1996 — The Department of Housing and Urban Development (HUD) requires that 42% of the mortgages purchased by Fannie and Freddie should be held by borrowers earning below the median income for their area; 12% should be “special affordable” loans typically held by borrowers earning 60% of their area’s median income. Note how HUD ratchets up these requirements in 2000 and then again in 2005. (5)

1997 — Bear Stearns, one of the largest global investment banks, makes the first public securitization of Community Reinvestment Act (CRA) loans.

1998 — HUD Secretary Andrew Cuomo announces an “affirmative action” settlement with a Texas Bank forcing it to provide 2.1 billion dollars in high risk mortgages to low-income Americans. {snip}

1998 — The Clinton administration authorizes Fannie Mae and Freddie Mac to purchase subprime mortgages to satisfy their affordable housing obligations.

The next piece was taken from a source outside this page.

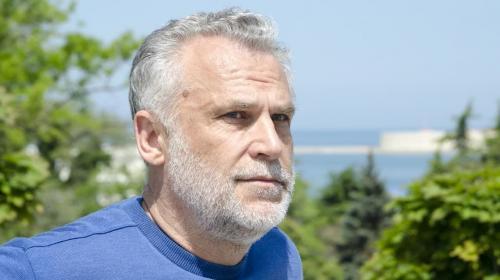 ForPost - В Севастополе поздравляют Алексея Чалого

Note these prophetic paragraphs in a 1999 New York Times report on Freddie and Fannie’s expanded mission:In moving, even tentatively, into this new area of lending, Fannie Mae is taking on significantly more risk, which may not pose any difficulties during flush economic times. But the government-subsidized corporation may run into trouble in an economic downturn, prompting a government rescue similar to that of the savings and loan industry in the 1980’ s.

“From the perspective of many people, including me, this is another thrift industry growing up around us,’ said Peter Wallison, a resident fellow at the American Enterprise Institute. “If they fail, the government will have to step up and bail them out the way it stepped up and bailed out the thrift industry.”

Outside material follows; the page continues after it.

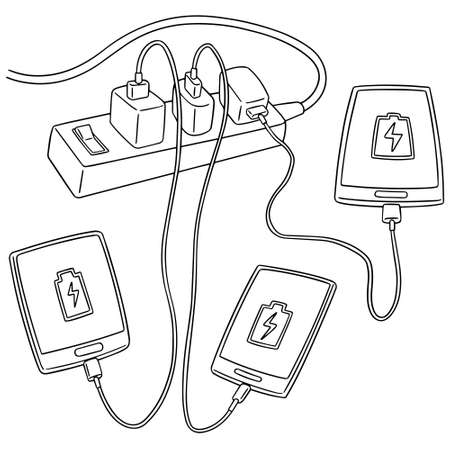 smartphone icon: A vector set of smartphone charging on white background. Illustration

1999 — Finance professors at the University of Illinois and at Wichita State University report findings on the creditworthiness of minorities consistent with the 1993 Forbes report and the 1996 Federal Reserve study cited earlier:

“[E]verything else being the same, minority applicants are probably less creditworthy, on average, than whites. Therefore, in the absence of fair lending laws, it is likely that minorities would be denied loans more frequently than whites and would pay higher interest rates and fees on approved loans. . . . [F]air-lending laws have the perverse effect of forcing lenders to cross-subsidize minority borrowers from the higher profits they earn on white borrowers. Such cross-subsidization is inherently ‘unfair’ because it works as a tax on one group that is used as a subsidy for another.”


2000 — HUD requires that 50% of the mortgages purchased by Fannie and Freddie should be held by borrowers earning below the median income for their area; 20% should be “special affordable” loans typically held by borrowers earning 60% of an area’s median income. (5)

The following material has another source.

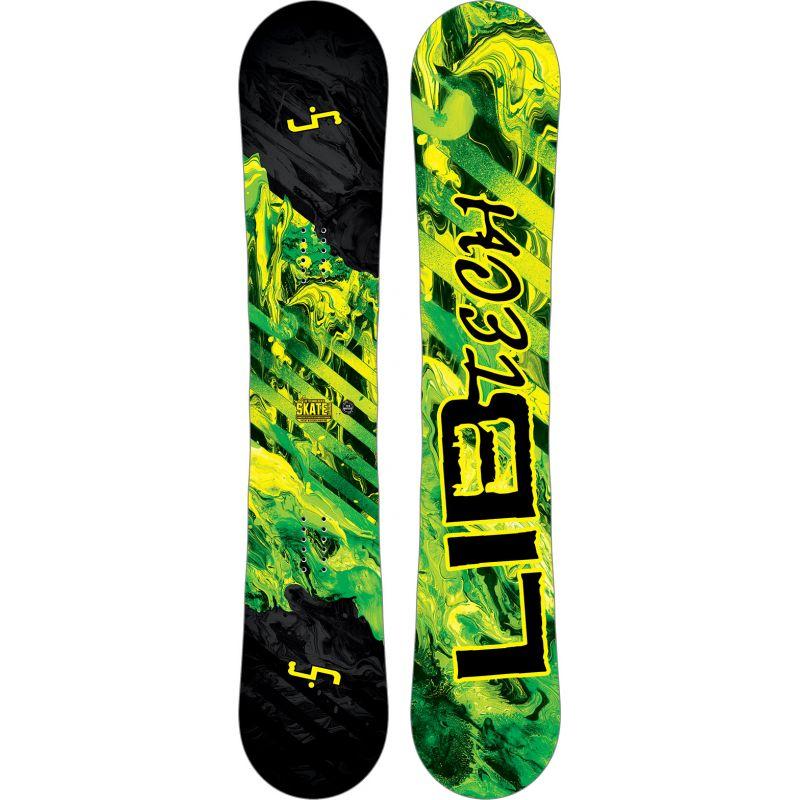 SNOWBOARD LIB TECH SK8 BANANA 159w y - černá (YEL) - 159W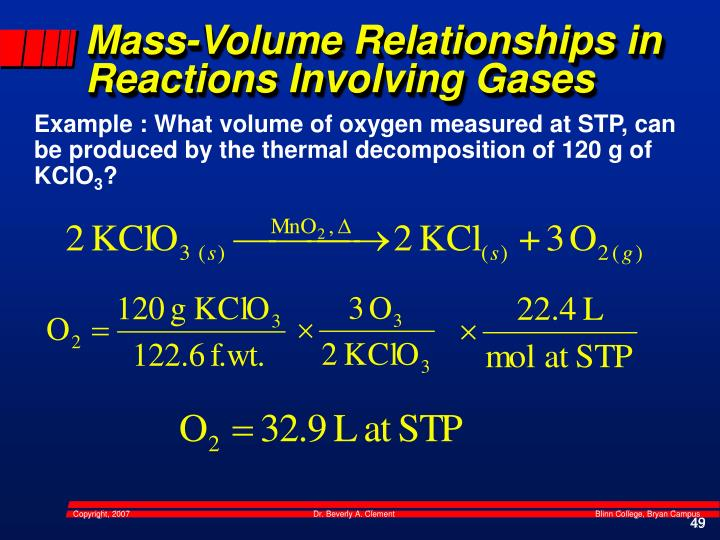 Mass-Volume Relationships in Reactions Involving Gases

2004-2007 — Fannie and Freddie accelerate their high-risk lending. Peter J. Wallison (the same Peter Wallison who predicted the current crisis in 1999) and co-author Charles W. Calomiris, explain:

“In order to curry congressional support after their accounting scandals in 2003 and 2004, Fannie Mae and Freddie Mac committed to increased financing of ‘affordable housing.’ They became the largest buyers of subprime and Alt-A mortgages between 2004 and 2007, with total GSE exposure eventually exceeding $1 trillion. In doing so, they . . . substantially magnified the costs of its collapse .”


2005 — HUD requires that 52% of the mortgages purchased by Fannie and Freddie should be held by borrowers earning below the median income for their area; 22% should be “special affordable” loans typically held by borrowers earning 60% of their area’s median income. (5)


What to make of these events, studies, people?

Washington’s effort to “close the white-minority home ownership gap” is a social engineering project with colossal “cost overruns.” The project is akin — in quality of leadership, in denial of reality, in results for intended beneficiaries, in terrible costs imposed on the taxpayers — to our government schooling monopolies’ forty-year obsession with closing the white-minority academic achievement gap.


The subprime mortgage fiasco gives us a chance anew to study an American proclivity, the PC-blinded calamity. The financial meltdown has unique particulars from which much can be learned. But it belongs to a special category of failure that ought to be studied as such. I hope to examine those particulars and that category in a subsequent piece.